[webkit-gtk] Getting text for the region

Niranjan Rao nhrdls at gmail.com
Sun Mar 31 11:14:02 PDT 2013

Hi there,

Looking for hints/guidance about programatically getting the text for given
region. I know ranges can be used but not sure how to implement in my
scenario. This is on ubuntu 12.10 using python gtk.

I am working on web page scraping and trying to infer the text contents of
web page. Normal scenario is a piece of logic determines "interesting"
input text box on the page. My goal is to copy 3-4 lines of text that
appears just before the input box.

In terms of mouse/keyboard equivalent this will be equivalent to clicking
just before input box and then typing shift-up arrow 3-4 times and then
typing shift-home and ctrl-c to copy the region. Up arrow works nicely as
text selection works despite of text size and I get exactly 3-4 lines that
I am interested in.

In html markup, the text may not be closer because of markup structure/css
and javascript built content. So I have to depend upon the text that is
actually displayed by webkit. My efforts of defining the range and calling
it's to_string method returned too much information including
javascript/css code.
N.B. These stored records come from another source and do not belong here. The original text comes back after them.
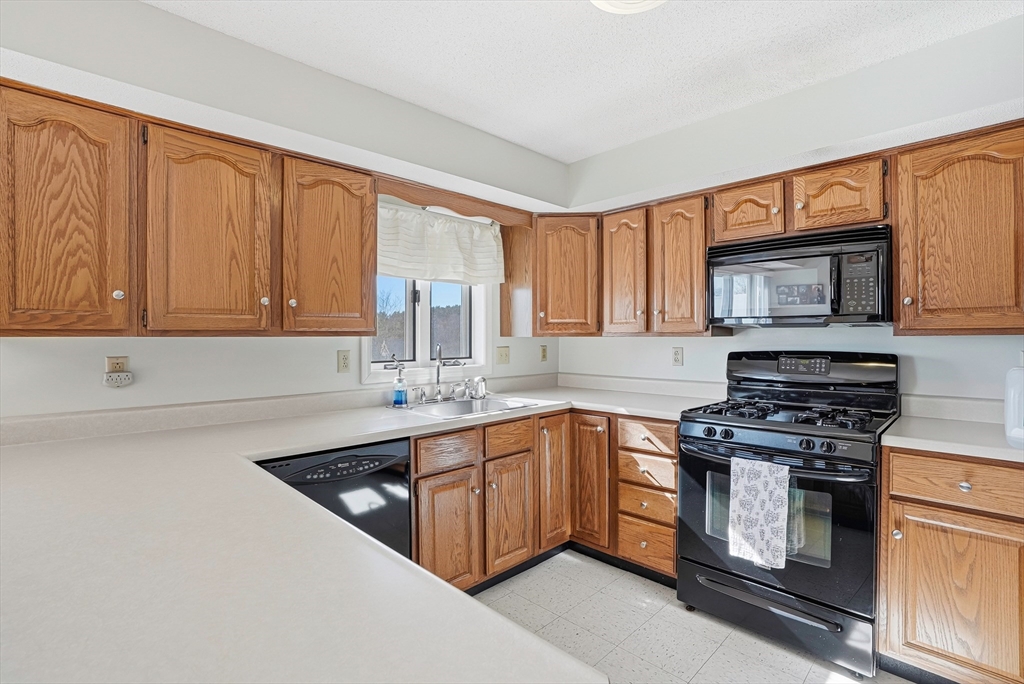 96 Century Way, Unit 96 Gardner, MA 01440 - Photo 19 of 41 a kitchen with stainless steel appliances granite countertop a sink stove and microwave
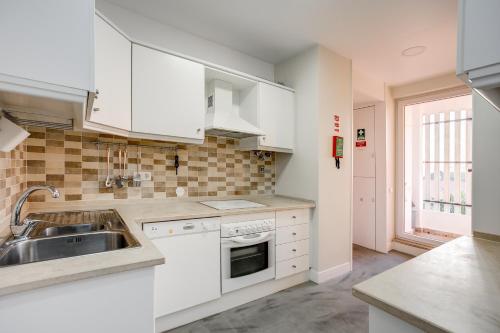 a kitchen with white cabinets and a sink at Amazing Tailor Made Penthouse by the Beach #1 in Oeiras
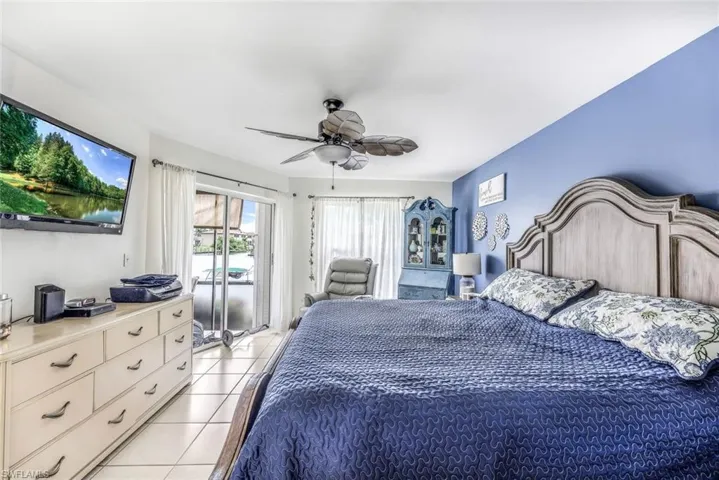 Bedroom featuring ceiling fan, light tile flooring, and access to exterior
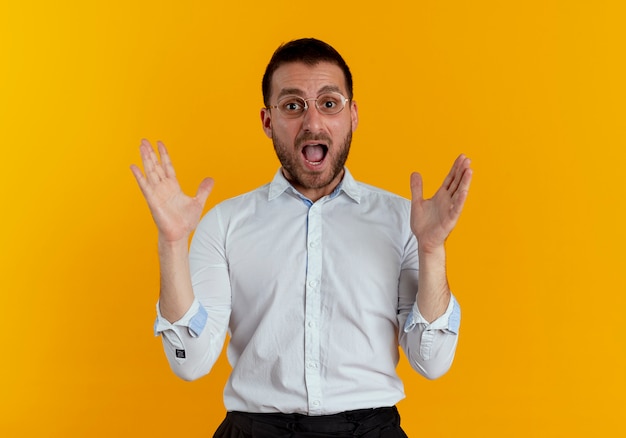 Anxious handsome man with optical glasses raises hands isolated on orange wall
I want to get what user will get if he selects the
region manually

Is there any way I can do this at webkit level rather than injecting
mouse/keyboard clicks? After all webkit knows about element positions and
exposing some information with DOM/CSS apis. Biggest problem I see if
defining the correct range since copy/paste othewise works perfectly if
done manually. And to define the range, I need to get elements correct.